WORK REQUIRED ▸
Retype the complete listing exactly as it appears.

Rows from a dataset
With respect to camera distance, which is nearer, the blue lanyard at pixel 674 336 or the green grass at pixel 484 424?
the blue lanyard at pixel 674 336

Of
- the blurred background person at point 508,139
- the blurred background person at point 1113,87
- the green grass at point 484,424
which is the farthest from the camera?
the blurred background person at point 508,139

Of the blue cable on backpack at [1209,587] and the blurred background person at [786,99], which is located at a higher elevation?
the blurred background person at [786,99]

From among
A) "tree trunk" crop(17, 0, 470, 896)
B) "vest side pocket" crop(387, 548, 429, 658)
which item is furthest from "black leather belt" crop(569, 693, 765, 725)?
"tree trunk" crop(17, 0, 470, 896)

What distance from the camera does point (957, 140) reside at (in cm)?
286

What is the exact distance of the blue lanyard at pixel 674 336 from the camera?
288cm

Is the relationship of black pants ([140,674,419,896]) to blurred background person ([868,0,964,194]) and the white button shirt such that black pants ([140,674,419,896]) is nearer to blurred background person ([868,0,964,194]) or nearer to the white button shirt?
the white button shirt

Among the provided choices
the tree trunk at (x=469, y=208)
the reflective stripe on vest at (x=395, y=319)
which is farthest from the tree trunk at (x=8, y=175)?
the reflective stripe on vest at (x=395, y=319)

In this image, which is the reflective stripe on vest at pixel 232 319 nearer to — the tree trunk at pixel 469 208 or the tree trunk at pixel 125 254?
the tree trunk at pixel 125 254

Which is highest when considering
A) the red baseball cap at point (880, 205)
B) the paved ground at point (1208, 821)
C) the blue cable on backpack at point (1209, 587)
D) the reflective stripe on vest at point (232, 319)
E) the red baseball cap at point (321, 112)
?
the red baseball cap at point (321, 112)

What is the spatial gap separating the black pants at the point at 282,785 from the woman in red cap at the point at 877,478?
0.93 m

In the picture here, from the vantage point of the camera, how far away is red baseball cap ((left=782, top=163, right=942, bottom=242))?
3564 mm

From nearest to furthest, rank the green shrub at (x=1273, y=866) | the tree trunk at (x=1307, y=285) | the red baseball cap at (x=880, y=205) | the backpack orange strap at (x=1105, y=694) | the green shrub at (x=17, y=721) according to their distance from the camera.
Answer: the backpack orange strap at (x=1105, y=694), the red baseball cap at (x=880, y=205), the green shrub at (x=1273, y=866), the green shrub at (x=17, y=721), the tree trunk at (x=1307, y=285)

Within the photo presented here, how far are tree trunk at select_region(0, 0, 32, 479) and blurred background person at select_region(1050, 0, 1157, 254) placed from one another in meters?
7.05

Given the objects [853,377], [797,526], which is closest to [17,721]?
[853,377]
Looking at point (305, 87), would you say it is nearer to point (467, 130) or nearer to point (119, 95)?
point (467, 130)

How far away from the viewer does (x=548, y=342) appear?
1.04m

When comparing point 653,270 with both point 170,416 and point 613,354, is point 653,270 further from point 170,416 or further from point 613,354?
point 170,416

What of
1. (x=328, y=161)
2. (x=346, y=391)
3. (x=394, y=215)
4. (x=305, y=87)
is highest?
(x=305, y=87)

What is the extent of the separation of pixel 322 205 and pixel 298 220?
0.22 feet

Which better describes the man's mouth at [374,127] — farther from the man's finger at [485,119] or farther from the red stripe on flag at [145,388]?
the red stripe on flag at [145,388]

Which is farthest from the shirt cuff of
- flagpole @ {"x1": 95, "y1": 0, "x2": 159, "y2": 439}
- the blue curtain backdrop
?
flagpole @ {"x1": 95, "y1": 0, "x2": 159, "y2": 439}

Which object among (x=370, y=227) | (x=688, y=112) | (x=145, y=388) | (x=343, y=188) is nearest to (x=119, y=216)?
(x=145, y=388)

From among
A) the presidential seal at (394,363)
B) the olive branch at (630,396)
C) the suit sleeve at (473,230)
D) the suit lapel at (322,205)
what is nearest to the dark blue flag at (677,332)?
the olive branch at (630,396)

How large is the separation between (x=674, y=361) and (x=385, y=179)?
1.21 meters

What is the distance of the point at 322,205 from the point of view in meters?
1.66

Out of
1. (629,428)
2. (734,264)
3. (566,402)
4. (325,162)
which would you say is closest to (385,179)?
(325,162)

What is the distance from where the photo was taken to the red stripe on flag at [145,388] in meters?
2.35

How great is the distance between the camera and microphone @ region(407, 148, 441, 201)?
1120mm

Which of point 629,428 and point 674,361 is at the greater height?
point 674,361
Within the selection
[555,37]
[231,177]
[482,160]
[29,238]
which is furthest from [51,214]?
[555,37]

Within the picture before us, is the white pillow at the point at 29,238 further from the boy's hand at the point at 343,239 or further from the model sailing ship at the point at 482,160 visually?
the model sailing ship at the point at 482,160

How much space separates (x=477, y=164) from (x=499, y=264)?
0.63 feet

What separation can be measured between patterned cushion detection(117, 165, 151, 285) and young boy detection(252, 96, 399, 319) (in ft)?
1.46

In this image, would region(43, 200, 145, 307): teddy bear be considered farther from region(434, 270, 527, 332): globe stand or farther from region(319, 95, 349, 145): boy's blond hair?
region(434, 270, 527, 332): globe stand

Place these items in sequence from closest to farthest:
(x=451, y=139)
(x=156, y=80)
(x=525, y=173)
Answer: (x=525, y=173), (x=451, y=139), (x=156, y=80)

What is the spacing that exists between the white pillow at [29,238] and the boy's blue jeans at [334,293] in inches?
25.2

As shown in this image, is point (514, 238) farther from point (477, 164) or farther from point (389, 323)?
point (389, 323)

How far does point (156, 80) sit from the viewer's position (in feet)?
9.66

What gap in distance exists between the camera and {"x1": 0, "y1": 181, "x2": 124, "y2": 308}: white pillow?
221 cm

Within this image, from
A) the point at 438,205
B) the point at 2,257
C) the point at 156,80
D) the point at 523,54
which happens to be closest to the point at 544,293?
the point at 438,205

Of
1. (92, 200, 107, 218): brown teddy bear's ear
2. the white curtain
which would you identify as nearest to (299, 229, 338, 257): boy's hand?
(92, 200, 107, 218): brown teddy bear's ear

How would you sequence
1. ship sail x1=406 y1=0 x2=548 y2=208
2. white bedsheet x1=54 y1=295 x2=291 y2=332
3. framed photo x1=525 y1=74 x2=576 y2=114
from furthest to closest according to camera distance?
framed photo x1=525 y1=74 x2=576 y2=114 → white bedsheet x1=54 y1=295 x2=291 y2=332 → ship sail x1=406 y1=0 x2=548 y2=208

RESULT OF THIS EXERCISE ▸
With respect to camera distance, which is nearer, the blue lanyard at pixel 674 336 or the green grass at pixel 484 424?
the blue lanyard at pixel 674 336

Of
- the blurred background person at point 508,139
- the blurred background person at point 1113,87
- the green grass at point 484,424
which is the farthest from the camera?
the blurred background person at point 508,139

Of the blue cable on backpack at [1209,587] and the blurred background person at [786,99], which is located at a higher elevation?
the blurred background person at [786,99]

From among
A) "tree trunk" crop(17, 0, 470, 896)
B) "vest side pocket" crop(387, 548, 429, 658)
which item is furthest from "black leather belt" crop(569, 693, 765, 725)?
"tree trunk" crop(17, 0, 470, 896)

What distance from the camera does point (957, 140) reside at (in cm)?
286

What is the exact distance of the blue lanyard at pixel 674 336 from the camera?
288cm

Is the relationship of black pants ([140,674,419,896]) to blurred background person ([868,0,964,194]) and the white button shirt such that black pants ([140,674,419,896]) is nearer to blurred background person ([868,0,964,194]) or nearer to the white button shirt?
the white button shirt

Among the provided choices
the tree trunk at (x=469, y=208)
the reflective stripe on vest at (x=395, y=319)
which is farthest from the tree trunk at (x=8, y=175)?
the reflective stripe on vest at (x=395, y=319)

In this image, which is the reflective stripe on vest at pixel 232 319 nearer to — the tree trunk at pixel 469 208 or the tree trunk at pixel 125 254?
the tree trunk at pixel 125 254

Which is highest when considering
A) the red baseball cap at point (880, 205)
B) the paved ground at point (1208, 821)
C) the blue cable on backpack at point (1209, 587)
D) the reflective stripe on vest at point (232, 319)
E) the red baseball cap at point (321, 112)
?
the red baseball cap at point (321, 112)

What is the spatial gap separating the black pants at the point at 282,785 from the woman in red cap at the point at 877,478?
0.93 m

In the picture here, from the vantage point of the camera, how far away is red baseball cap ((left=782, top=163, right=942, bottom=242))?
3564 mm

From nearest to furthest, rank the green shrub at (x=1273, y=866) | the tree trunk at (x=1307, y=285) | the red baseball cap at (x=880, y=205) | the backpack orange strap at (x=1105, y=694) | the green shrub at (x=17, y=721) according to their distance from the camera.
Answer: the backpack orange strap at (x=1105, y=694), the red baseball cap at (x=880, y=205), the green shrub at (x=1273, y=866), the green shrub at (x=17, y=721), the tree trunk at (x=1307, y=285)

Within the photo presented here, how far are tree trunk at select_region(0, 0, 32, 479) and blurred background person at select_region(1050, 0, 1157, 254) placed from one another in meters?
7.05

Given the objects [853,377], [797,526], which is closest to [17,721]?
[853,377]
Looking at point (305, 87), would you say it is nearer to point (467, 130) or nearer to point (119, 95)?
point (467, 130)

How far away from the viewer does (x=548, y=342) appear?
1.04m

When comparing point 653,270 with both point 170,416 and point 613,354, is point 653,270 further from point 170,416 or further from point 613,354?
point 170,416

What of
1. (x=328, y=161)
2. (x=346, y=391)
3. (x=394, y=215)
4. (x=305, y=87)
is highest?
(x=305, y=87)

What is the extent of the separation of pixel 322 205 and pixel 298 220?
0.22 feet

Which better describes the man's mouth at [374,127] — farther from the man's finger at [485,119] or farther from the red stripe on flag at [145,388]?
the red stripe on flag at [145,388]

Which is farthest from the shirt cuff of
- flagpole @ {"x1": 95, "y1": 0, "x2": 159, "y2": 439}
- the blue curtain backdrop
?
flagpole @ {"x1": 95, "y1": 0, "x2": 159, "y2": 439}

Which object among (x=370, y=227) | (x=688, y=112) | (x=145, y=388) | (x=343, y=188) is nearest to (x=119, y=216)?
(x=145, y=388)

From among
A) the presidential seal at (394,363)
B) the olive branch at (630,396)
C) the suit sleeve at (473,230)
D) the suit lapel at (322,205)
what is nearest to the dark blue flag at (677,332)?
the olive branch at (630,396)

How large is the separation between (x=674, y=361) and (x=385, y=179)?
1.21 meters

What is the distance of the point at 322,205 from the point of view in meters?
1.66

Out of
1. (629,428)
2. (734,264)
3. (566,402)
4. (325,162)
which would you say is closest to (385,179)?
(325,162)

What is the distance from where the photo was taken to the red stripe on flag at [145,388] in meters?
2.35

How great is the distance between the camera and microphone @ region(407, 148, 441, 201)?
1120mm

Which of point 629,428 and point 674,361 is at the greater height?
point 674,361
Within the selection
[555,37]
[231,177]
[482,160]
[29,238]
which is furthest from [51,214]?
[555,37]

Within the picture before us, is the white pillow at the point at 29,238 further from the boy's hand at the point at 343,239 or further from the model sailing ship at the point at 482,160 visually?
the model sailing ship at the point at 482,160

How much space separates (x=477, y=164) from (x=499, y=264)?
0.63 feet

What separation can be measured between patterned cushion detection(117, 165, 151, 285) and young boy detection(252, 96, 399, 319) (in ft)?
1.46

In this image, would region(43, 200, 145, 307): teddy bear be considered farther from region(434, 270, 527, 332): globe stand or farther from region(319, 95, 349, 145): boy's blond hair?
region(434, 270, 527, 332): globe stand

Place these items in sequence from closest to farthest:
(x=451, y=139)
(x=156, y=80)
(x=525, y=173)
Answer: (x=525, y=173), (x=451, y=139), (x=156, y=80)

What is the spacing that exists between the white pillow at [29,238] and the boy's blue jeans at [334,293] in inches?
25.2

As shown in this image, is point (514, 238) farther from point (477, 164) or farther from point (389, 323)?
point (389, 323)

How far does point (156, 80) sit from the viewer's position (in feet)?
9.66

What gap in distance exists between the camera and {"x1": 0, "y1": 181, "x2": 124, "y2": 308}: white pillow?
221 cm

Within this image, from
A) the point at 438,205
B) the point at 2,257
C) the point at 156,80
D) the point at 523,54
which happens to be closest to the point at 544,293?
the point at 438,205

Of
1. (92, 200, 107, 218): brown teddy bear's ear
2. the white curtain
which would you identify as nearest to (299, 229, 338, 257): boy's hand?
(92, 200, 107, 218): brown teddy bear's ear

How would you sequence
1. ship sail x1=406 y1=0 x2=548 y2=208
2. white bedsheet x1=54 y1=295 x2=291 y2=332
3. framed photo x1=525 y1=74 x2=576 y2=114
from furthest to closest according to camera distance?
framed photo x1=525 y1=74 x2=576 y2=114 → white bedsheet x1=54 y1=295 x2=291 y2=332 → ship sail x1=406 y1=0 x2=548 y2=208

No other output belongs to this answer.